Взгляд его как молния проскользнул по лицу Мерседес, которая несколько часов тому назад сказала с таким презрением: "он себя продал". Он заметил любопытство и холодное презрение на её умном лице.

- Очень вам благодарен, Люси, за ваше сострадание, но уверяю вас, я вполне доволен своим положением.

Он взялся за ручку двери, а Иозеф, все время прятавшийся за спиной барона, проскользнул к двери, торопясь выбежать из комнаты, как будто под ним горел пол.

- Ах, да, ответила Люси, он, кажется, пропадал, его искали и у меня. Это ты, кажется, лакея Роберта прогнала отсюда, Минна? - Она пожала плечами. - Я об этом и не думала. Такой большой мальчик не может пропасть, как булавка. - Она подошла ближе, положила руку на его голову и ласково спросила: - Где-же ты был, мой мальчик?

- Нет, нет, мама! воскликнул он, отворачиваясь. Надень скорей свой длинный халат, я так не могу тебя видеть. - Он прижал лоб к двери, как будто хотел продавить ее.

- Глупый мальчишка! сказала она, взяла его крепко за плечи и хотела повернуть к себе. Но ребенок, обыкновенно нежный и послушный, стал сопротивляться и, вероятно под влиянием недавняго нервного раздражения, разразился громким рыданием, к которому присоединилась и его испуганная маленькая сестренка.

- Боже мой, ведь это можно с ума сойти! крикнула Люси, закрыв уши, и убежала в свою комнату, сильно хлопнув за собою дверью.

- Мне вся эта история опротивела до смерти, и не смотрел-бы! сказал лакей Роберт, смотря с презрением, как барон Шиллинг нес на руках мальчика.

Он стоял с садовником в открытых дверях, ведущих в сад. К ним присоединилась Мамзель Биркнер, которая шла из кухни, чтобы передать Деборе хлеб к чаю.

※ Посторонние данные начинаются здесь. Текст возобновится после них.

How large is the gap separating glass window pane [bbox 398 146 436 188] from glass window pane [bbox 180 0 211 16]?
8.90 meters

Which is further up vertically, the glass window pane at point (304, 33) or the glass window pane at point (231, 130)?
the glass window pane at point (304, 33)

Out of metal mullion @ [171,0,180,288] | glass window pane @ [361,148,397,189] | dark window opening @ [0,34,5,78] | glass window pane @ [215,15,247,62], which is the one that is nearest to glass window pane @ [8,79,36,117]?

- Мы сперва благодарили Бога, что баронесса выслала Минку из дому, а теперь я-бы дал десять талеров, чтобы все оставалось попрежнему. Этому черному чудовищу дашь, бывало, тихонько пинка и - квит; а теперь? - До смерти, противно. Куда ни ступишь - игрушки, а тут берегись еще этой проклятой собаки. Не знаю, чего-бы ей следовало положить в её полные блюда мяса! Эти избалованные дети постоянно будоражат весь дом: то нужно бежать с палками тащить мальчишку из пруда, то лететь со всех ног подымать девочку, когда она расквасит себе нос. Сейчас они оба так ревели, что у меня волосы поднялись дыбом. И за все это не удостоиваешься даже взгляда, не то что благодарности от этой гордой испанки, которая не в состоянии даже заплатить за свой хлеб. Барону эта история стоит страшных денег, а между тем он представляется, будто никогда не был так счастлив. Вот-бы теперь приехала баронесса! Она терпеть не может детей, так вся и трясется от злости, как только увидит маленького ребенка.

- Да, это потому, что Бог не дает ей своих, заметила мамзель Биркнер, поправляя пирожное на тарелке.

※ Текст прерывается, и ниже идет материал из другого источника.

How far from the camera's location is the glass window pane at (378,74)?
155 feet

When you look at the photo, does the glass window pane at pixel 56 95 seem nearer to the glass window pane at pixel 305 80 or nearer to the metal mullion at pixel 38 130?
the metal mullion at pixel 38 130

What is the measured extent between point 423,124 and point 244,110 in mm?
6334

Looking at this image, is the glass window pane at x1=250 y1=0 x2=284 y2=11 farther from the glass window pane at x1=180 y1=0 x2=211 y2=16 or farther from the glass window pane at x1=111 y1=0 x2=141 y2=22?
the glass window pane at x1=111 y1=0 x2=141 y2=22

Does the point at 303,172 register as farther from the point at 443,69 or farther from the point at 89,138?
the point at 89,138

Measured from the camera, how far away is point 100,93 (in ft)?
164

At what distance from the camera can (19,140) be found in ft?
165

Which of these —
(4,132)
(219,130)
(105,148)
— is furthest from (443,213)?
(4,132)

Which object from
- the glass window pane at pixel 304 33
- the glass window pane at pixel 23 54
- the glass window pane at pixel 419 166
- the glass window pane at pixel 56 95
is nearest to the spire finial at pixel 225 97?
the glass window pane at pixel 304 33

- Она вовсе не в Риме, а гостит в монастыре, начал было садовник, но спохватившись замолчал, и на вопрос, откуда он это узнал, уклончиво отвечал: - птичка мне об этом пропела.. - Но о том, что при поливке цветов в мастерской, ему удалось заглянуть в раскрытое письмо баронессы, он, конечно, счел за лучшее умолчать. - Я думаю, она скоро вернется, продолжал он таинственно, - увидите, что тогда будет. Тогда вся эта американская ватага живо вылетит за дверь, попомните мое слово!

- А скажите, мамзель Биркнер, кому принадлежит Шиллинсгоф? насмешливо спросил лакей.

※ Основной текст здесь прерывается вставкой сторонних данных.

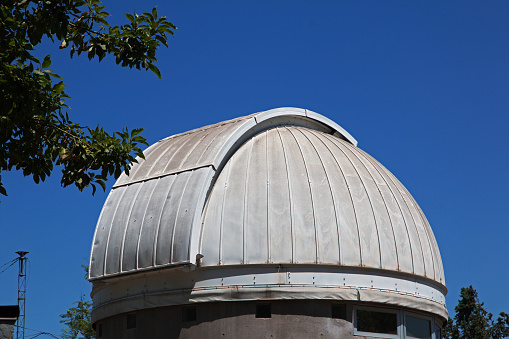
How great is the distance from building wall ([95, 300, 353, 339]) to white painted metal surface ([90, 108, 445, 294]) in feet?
2.98

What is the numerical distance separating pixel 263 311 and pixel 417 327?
3.77m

- Нам! объявила она решительно. Нам принадлежит он, а не Штейнброкам. Когда мы были все вместе, старый барон и Арнольд, т. е. я хотела сказать теперешний наш барин, мы жили счастливо и без баронессы. Здесь в доме может приказывать только барон. Он здесь родился, здесь и умрет. Все мы были тогда счастливы и никогда не брали с собой в путешествие ключей от погребов, как будто весь дом наполнен ворами. - Она быстро замолчала и почтительно отошла в сторону.

- Нищая принцесса! пробормотал лакей сквозь зубы, когда Мерседес скрылась за группой Лаокоона.